▶ **Provided records**:
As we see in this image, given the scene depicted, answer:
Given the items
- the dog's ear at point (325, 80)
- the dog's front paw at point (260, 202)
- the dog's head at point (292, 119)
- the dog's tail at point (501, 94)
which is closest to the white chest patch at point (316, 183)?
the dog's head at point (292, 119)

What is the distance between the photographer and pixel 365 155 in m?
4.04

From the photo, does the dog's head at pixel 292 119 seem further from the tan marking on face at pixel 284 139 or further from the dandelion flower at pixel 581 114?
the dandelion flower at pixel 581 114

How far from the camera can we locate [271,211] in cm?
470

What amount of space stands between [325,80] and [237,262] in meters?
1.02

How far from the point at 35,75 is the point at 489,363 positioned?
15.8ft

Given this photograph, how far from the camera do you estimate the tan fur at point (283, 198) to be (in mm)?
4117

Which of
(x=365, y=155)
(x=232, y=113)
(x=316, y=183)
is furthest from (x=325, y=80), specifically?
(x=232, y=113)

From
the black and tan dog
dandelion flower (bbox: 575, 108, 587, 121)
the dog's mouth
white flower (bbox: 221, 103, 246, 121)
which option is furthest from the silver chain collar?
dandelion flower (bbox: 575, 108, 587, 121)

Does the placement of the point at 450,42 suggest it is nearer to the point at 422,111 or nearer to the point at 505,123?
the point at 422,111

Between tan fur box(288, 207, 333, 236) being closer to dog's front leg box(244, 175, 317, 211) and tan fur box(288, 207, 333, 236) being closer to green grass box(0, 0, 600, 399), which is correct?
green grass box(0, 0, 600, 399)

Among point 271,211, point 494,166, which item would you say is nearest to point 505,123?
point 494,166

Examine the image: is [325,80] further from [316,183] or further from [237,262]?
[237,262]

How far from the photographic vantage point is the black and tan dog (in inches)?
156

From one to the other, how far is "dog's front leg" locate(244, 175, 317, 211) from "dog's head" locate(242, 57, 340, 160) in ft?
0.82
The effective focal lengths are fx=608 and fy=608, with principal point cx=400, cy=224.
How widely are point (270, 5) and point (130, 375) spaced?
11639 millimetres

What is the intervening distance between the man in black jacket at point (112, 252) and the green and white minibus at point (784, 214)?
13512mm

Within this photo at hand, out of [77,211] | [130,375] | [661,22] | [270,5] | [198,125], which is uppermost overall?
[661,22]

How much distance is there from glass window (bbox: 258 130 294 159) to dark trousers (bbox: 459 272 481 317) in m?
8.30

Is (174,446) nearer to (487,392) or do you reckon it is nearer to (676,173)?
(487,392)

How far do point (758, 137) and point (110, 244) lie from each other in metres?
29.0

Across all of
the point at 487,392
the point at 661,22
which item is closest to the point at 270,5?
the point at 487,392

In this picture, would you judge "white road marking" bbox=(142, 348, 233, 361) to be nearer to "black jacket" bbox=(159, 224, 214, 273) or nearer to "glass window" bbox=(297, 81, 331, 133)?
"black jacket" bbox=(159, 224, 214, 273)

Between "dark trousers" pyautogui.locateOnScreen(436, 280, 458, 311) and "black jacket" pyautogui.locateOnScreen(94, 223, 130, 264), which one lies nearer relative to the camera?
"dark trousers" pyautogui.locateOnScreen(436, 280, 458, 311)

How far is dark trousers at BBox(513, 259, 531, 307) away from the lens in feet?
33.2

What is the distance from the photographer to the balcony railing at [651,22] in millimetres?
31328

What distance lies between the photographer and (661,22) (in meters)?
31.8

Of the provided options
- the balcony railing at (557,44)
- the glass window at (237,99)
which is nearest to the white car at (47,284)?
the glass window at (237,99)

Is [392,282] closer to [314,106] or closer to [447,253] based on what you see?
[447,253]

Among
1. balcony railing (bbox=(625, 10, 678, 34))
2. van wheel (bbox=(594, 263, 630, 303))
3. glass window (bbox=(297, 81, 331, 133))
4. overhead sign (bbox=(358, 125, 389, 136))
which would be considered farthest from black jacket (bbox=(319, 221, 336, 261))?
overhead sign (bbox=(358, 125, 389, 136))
--
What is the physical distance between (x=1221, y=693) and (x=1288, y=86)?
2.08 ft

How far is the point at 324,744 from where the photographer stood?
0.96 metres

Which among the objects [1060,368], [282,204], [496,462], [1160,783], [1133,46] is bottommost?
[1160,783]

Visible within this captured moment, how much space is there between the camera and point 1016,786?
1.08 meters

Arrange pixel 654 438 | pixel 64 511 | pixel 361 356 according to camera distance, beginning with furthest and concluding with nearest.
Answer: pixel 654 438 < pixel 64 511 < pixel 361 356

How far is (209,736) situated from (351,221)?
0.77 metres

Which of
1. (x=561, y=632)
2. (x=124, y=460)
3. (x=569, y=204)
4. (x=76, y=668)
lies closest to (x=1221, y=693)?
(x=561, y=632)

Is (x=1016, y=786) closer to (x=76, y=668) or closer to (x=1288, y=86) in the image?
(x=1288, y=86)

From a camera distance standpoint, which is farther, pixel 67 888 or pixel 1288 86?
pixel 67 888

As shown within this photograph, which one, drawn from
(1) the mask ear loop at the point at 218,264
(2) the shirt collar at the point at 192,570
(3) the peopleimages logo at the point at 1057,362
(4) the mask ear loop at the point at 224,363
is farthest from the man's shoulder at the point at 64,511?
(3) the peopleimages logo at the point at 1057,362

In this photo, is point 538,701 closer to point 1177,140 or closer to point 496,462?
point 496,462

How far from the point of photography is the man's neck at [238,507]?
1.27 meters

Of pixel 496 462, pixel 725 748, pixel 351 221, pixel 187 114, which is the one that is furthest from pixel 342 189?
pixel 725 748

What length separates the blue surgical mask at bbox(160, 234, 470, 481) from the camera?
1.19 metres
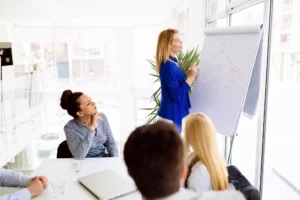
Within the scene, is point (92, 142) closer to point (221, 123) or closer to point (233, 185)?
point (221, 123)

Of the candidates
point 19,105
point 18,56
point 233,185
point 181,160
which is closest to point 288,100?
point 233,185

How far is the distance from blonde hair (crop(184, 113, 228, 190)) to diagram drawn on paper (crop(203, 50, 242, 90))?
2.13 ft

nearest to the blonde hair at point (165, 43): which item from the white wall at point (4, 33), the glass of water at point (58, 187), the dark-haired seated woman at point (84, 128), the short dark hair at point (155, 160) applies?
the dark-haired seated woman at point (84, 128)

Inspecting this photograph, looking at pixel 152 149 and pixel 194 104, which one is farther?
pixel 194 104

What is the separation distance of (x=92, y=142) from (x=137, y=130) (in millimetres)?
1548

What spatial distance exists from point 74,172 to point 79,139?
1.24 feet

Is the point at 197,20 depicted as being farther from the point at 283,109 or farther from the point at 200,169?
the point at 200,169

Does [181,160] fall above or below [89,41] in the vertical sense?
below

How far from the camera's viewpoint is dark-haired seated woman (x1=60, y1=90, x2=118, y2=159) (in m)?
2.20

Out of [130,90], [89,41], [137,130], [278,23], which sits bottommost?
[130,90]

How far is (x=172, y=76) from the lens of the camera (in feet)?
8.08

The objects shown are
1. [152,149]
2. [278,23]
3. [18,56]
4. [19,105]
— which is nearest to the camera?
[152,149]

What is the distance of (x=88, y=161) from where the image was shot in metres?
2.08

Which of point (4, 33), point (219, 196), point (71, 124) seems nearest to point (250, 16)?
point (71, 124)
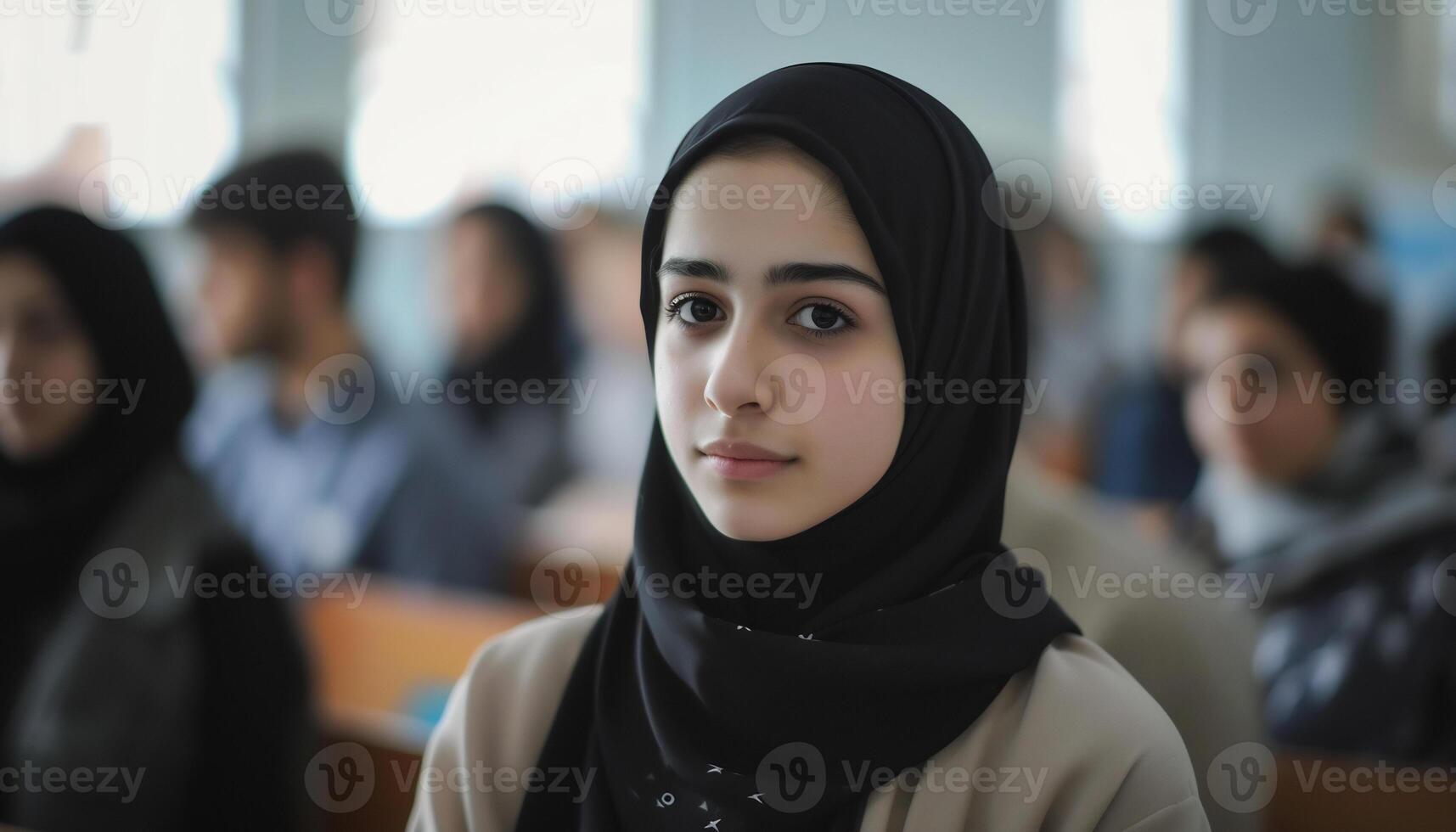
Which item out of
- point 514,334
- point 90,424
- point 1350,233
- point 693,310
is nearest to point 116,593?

▶ **Task description**:
Can you rewrite the listing from the line with "Examine the image: is" up to and including the line with "11639 millimetres", swapping "photographic vantage point" for "camera" and leaving everything else unchanged?

▶ **Answer**:
Examine the image: is [325,80] further from [316,183] or further from [237,262]?
[237,262]

How far from the camera is the black and tan dog (in inches)?
156

From one to the other, how far is "dog's front leg" locate(244, 175, 317, 211) from "dog's head" locate(242, 57, 340, 160) in ft?
0.82
The effective focal lengths are fx=608 and fy=608, with principal point cx=400, cy=224.
How widely are point (270, 5) and point (130, 375) spaced?
11639 millimetres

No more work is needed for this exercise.